Задания
[A] Выпишите все географические названия, которые встречаются в тексте для чтения ниже.
[B] Какой дате в жизни писателя была посвящена выставка в Российской государственной библиотеке, описанная в тексте для чтения?
[C] Определите, соответствует ли тексту для чтения каждое из утверждений, и подтвердите ответ точной цитатой из него: (i) экземпляр «Уроков французского», изрешеченный пулями, был привезен из Чечни; (ii) писатель познакомился с Василием Ивановичем Беловым недавно; (iii) среди народных депутатов в конце 80-х годов писателям было удобнее всего.

Писатель всегда похож на свои книги, и в смертный час похож. Я вспомнила о его «Уроках французского», об экземпляре, буквально изрешеченном пулями, хранящемся в РГБ, среди писем и рукописей Валентина Распутина. Этот экспонат был привезен в свое время из Чечни и представляет собой кричащее свидетельство эпохи. Жизнь писателя, изрешеченная эпохой перемен — это тоже свидетельство. Свидетельство стойкости таланта.

Мне навсегда запомнилась встреча с писателем в Российской Государственной библиотеке на выставке, посвященной его 70-летию. Привожу дословно то, что говорил он тогда, в марте 2007 года:

«Я, конечно, не ожидал такой торжественной встречи. Мне приятно, что мои книги соседствуют на выставке с произведениями Василия Ивановича Белова. Я его знаю очень давно. Мы вместе ездили по стране. Были и в Вологде, у него, и в Сибири, у меня, на Байкале, но самое неудобное место, где мы оказались — это среди народных депутатов в конце 80-х годов. В 90-е мы снова были вместе и пытались выстоять, и выстояли. Но теперь мы выходим на последнюю прямую, если говорить о нашем возрасте.

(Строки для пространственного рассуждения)
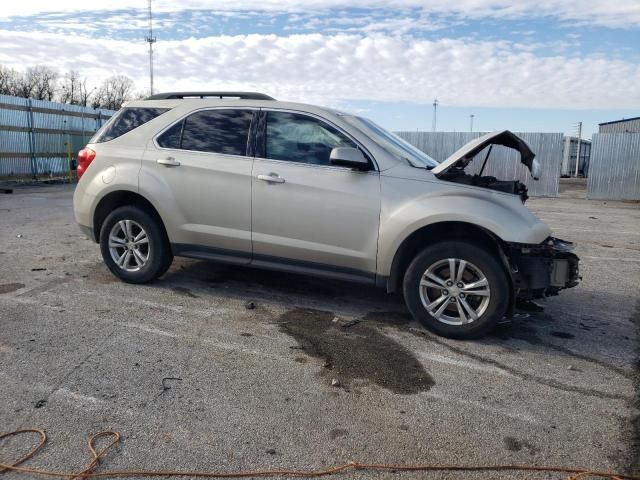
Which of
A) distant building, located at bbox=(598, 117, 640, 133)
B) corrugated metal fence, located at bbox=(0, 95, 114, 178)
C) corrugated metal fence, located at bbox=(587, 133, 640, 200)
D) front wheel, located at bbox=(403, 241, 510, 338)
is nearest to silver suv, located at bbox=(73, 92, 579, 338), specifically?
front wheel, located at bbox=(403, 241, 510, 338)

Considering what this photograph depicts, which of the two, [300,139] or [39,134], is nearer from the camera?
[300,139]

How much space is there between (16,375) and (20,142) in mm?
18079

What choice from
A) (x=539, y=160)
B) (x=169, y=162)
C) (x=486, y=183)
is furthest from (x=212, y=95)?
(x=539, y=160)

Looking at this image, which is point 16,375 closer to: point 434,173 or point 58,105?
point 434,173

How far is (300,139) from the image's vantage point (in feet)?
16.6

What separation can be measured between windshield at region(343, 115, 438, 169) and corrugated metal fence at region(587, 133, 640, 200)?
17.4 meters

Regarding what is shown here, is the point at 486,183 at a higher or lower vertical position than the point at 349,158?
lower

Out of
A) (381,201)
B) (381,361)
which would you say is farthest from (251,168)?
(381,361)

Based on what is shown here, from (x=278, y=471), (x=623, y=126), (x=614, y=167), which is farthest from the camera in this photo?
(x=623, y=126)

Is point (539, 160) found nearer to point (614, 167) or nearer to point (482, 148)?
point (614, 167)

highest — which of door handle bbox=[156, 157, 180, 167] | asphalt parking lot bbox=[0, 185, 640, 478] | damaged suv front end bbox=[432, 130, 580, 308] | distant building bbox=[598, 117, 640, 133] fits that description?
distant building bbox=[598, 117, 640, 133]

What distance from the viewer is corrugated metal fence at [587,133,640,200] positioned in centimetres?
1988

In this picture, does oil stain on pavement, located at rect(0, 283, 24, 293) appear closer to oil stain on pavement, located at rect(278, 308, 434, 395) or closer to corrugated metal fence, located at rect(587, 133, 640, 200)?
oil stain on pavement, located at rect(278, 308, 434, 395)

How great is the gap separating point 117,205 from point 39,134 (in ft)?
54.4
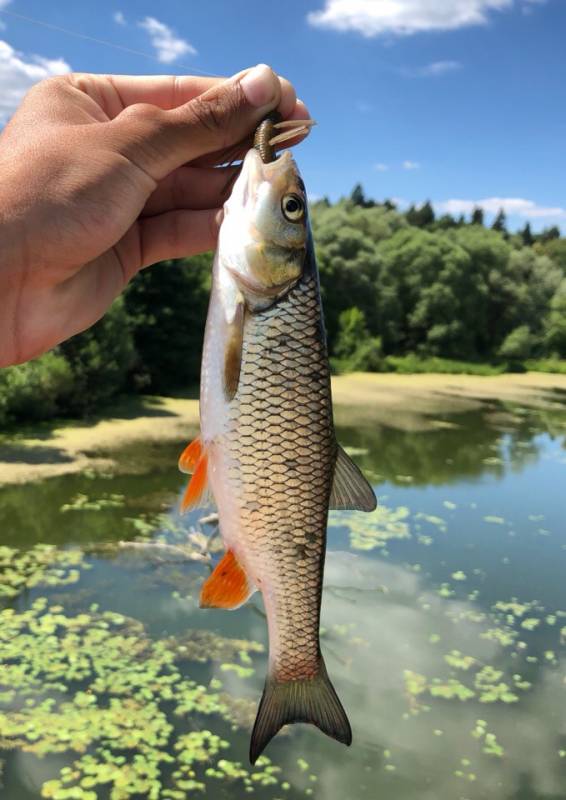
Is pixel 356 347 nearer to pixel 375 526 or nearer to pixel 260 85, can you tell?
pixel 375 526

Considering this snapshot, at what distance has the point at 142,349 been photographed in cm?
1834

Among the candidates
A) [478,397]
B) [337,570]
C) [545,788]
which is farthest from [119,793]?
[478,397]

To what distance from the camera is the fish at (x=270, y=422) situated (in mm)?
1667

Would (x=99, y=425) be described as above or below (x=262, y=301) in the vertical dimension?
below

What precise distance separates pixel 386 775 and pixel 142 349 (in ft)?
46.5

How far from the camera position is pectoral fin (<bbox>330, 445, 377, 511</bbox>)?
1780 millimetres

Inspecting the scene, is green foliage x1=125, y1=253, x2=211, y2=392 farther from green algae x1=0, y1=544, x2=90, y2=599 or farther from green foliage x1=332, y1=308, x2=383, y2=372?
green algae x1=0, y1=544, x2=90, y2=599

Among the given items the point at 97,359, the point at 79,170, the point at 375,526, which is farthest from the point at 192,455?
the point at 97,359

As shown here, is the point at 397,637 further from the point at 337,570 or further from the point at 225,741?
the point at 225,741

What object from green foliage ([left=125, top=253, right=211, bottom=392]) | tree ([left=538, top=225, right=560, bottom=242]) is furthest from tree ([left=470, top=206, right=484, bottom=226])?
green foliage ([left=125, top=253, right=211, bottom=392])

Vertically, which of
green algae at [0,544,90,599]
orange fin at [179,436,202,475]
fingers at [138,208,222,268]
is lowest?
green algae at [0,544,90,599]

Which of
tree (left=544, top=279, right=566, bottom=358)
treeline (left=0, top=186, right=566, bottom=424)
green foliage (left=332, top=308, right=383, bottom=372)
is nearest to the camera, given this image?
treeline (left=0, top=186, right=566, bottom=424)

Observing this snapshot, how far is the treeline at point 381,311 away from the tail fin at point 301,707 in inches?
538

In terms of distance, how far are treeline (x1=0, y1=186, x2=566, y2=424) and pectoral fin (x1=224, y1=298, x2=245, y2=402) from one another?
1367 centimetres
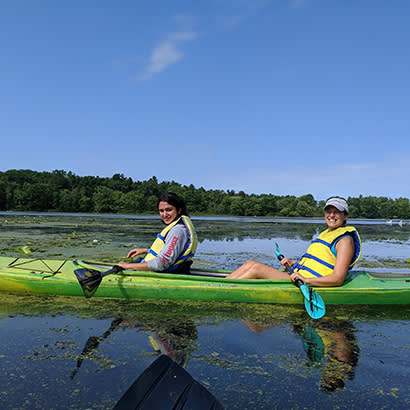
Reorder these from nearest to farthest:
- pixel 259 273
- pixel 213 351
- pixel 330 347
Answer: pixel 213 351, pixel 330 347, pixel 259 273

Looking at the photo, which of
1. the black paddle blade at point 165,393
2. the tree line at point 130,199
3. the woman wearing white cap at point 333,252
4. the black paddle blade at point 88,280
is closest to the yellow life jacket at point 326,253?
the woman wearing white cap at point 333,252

Ответы
[A] Чечня, Вологда, Сибирь, Байкал

[B] Выставка была посвящена 70-летию писателя.

[C]
(i) Да: «Этот экспонат был привезен в свое время из Чечни».
(ii) Нет: «Я его знаю очень давно».
(iii) Нет: «самое неудобное место, где мы оказались — это среди народных депутатов в конце 80-х годов».